Zölle als Schutzinstrument
Grundsätzlich sind Zölle ein probates Mittel, um bestimmte Industriezweige oder Arbeitsplätze zu schützen. Alle Staaten erheben Zölle in für sie sensiblen Bereichen, etwa im Agrarsektor oder aber auch zum Schutz der Automobilindustrie – und ja, diese Zölle sind oft höher als in den USA. Daher ist die Forderung der US-Regierung nach gleichen Zöllen nicht per se falsch.
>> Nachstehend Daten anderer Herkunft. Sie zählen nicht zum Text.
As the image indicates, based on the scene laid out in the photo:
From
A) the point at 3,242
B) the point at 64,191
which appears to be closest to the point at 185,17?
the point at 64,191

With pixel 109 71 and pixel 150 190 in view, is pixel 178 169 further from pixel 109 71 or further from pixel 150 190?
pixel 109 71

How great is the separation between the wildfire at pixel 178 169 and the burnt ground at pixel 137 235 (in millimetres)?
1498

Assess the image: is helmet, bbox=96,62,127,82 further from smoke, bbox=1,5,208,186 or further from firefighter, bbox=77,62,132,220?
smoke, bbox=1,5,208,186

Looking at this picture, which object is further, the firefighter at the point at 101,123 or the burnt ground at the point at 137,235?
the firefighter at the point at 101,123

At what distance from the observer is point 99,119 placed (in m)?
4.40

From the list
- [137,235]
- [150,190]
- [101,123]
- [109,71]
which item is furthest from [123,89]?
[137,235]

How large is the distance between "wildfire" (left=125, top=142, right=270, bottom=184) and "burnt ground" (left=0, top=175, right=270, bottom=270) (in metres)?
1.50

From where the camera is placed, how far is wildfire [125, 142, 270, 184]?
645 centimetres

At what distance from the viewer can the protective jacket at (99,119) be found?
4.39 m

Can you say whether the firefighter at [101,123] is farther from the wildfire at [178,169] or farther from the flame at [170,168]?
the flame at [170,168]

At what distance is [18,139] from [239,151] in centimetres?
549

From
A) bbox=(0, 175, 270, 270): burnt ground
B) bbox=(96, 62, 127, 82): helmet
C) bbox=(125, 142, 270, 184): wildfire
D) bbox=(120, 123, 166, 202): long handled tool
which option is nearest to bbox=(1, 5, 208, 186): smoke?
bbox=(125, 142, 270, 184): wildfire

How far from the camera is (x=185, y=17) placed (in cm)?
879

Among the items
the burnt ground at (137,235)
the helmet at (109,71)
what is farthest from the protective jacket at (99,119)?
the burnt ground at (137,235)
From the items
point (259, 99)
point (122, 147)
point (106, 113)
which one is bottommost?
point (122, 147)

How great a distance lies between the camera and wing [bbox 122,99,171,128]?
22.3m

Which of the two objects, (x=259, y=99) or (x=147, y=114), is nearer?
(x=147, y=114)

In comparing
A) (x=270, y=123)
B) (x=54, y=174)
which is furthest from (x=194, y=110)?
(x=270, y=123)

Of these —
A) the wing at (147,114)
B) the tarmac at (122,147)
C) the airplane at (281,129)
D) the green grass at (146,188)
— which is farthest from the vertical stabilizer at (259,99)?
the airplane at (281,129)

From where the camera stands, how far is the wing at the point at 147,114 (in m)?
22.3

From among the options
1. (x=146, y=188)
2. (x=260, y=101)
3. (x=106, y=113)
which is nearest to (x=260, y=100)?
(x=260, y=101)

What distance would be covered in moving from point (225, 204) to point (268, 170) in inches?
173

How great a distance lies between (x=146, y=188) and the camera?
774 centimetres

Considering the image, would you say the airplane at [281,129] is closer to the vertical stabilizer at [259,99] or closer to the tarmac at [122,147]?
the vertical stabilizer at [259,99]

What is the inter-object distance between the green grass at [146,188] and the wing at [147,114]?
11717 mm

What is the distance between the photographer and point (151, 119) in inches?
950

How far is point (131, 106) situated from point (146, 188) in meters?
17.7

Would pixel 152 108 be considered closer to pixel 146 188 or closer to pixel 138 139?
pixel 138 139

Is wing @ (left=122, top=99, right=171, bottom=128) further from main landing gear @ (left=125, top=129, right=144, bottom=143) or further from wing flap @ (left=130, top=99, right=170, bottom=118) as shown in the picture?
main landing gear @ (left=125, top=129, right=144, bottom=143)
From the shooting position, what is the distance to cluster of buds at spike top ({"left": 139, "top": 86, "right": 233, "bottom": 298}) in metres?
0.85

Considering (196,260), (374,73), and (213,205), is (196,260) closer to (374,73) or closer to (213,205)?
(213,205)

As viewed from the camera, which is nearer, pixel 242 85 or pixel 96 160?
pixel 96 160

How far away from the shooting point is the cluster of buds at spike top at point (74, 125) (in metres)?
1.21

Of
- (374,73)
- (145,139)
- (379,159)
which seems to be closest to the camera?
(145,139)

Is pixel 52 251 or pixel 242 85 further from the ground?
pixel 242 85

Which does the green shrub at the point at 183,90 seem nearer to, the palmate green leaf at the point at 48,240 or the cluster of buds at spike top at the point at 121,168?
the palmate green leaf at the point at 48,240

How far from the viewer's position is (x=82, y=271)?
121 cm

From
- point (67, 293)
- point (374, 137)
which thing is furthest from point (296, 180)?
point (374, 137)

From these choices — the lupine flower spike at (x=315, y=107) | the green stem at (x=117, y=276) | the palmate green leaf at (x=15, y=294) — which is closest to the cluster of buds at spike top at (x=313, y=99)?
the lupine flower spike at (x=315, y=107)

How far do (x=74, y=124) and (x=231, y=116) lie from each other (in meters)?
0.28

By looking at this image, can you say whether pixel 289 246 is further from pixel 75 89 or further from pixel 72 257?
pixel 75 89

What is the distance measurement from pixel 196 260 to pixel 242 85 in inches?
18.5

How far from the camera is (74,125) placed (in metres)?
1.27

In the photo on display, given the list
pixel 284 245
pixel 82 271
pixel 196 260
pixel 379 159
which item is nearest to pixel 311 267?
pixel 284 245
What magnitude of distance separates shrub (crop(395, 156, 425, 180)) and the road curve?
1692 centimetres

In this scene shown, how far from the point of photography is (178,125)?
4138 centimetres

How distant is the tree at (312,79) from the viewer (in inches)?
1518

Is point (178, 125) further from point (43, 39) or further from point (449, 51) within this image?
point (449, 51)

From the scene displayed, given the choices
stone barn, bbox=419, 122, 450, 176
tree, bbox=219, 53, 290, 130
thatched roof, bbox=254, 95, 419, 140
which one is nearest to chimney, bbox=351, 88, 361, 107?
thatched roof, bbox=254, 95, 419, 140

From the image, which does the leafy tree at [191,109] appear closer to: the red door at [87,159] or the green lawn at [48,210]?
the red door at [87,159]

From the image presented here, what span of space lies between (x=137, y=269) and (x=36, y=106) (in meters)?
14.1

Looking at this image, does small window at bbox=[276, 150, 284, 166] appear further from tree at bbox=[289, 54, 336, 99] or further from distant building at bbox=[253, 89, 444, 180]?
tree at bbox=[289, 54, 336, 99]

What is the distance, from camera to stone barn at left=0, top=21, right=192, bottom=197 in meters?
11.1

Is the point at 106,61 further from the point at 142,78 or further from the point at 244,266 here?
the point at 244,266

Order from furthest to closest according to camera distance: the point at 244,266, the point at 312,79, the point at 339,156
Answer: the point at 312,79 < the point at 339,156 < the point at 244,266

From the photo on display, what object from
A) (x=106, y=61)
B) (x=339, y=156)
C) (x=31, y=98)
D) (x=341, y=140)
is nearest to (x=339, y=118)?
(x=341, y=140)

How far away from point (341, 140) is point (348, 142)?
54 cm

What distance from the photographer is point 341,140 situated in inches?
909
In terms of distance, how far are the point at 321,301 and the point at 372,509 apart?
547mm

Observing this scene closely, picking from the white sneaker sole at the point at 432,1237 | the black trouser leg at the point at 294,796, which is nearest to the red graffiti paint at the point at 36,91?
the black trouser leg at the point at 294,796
Die berechtigte Kritik an der „Trumpschen-Logik“ und der Berechnung reziproker Zölle
Die Art und Weise, wie diese Ungleichgewichte angegangen werden, entbehrt jedoch jeglicher Logik bzw. folgt der undurchschaubaren „Trump-Logik“ und kann zu Recht heftig kritisiert werden. Wozu sonst dienen internationale Handelsregeln, die von der Welthandelsorganisation (WTO) festgelegt werden, oder Handelsabkommen wie USMCA, das Trump in seiner ersten Amtszeit selbst ausgehandelt hat?
Und auch die Berechnung der Gegenzölle entbehrt einer reziproken Grundlage. So dient der Anteil der US-Importe aus einem bestimmten Land am Handelsdefizit (bilaterale Handelsbilanz aus Exporten und Importen) mit diesem Land als Hauptgrundlage für die Berechnung der Zölle, nebst Begründungen in Form von Währungsmanipulationen, Zulassungsstandards oder die Mehrwertsteuer – auch wenn diese nicht explizit in den Berechnungen enthalten zu sein scheinen. Dass es sich bei den neuen Zollsätzen dabei um einen „ermäßigten Satz“ handelt, wie unser Chart der Woche zeigt, soll die Handelspartner auch noch dankbar stimmen. Tatsächlich handelt es sich dabei aber lediglich um Willkür, die es den Handelspartnern so schwer machen wird, eine adäquate Lösung gegen die Zölle zu finden.
Liste der reziproken Zölle der USA (%)
Der Markt als Vermittler?
Aber vielleicht übernimmt ja der Markt die Rolle des Vermittlers. Denn die Turbulenzen an den Finanzmärkten, die Verunsicherung von Konsumenten und Unternehmen in Kombination mit zu erwartenden Preissteigerungen könnten den „short term pain“ am Ende so unerträglich machen, dass auch ein Präsident Trump einlenken muss. Die USA sind zurück in den 1930-Jahren. Und nein, damals war nicht alles besser.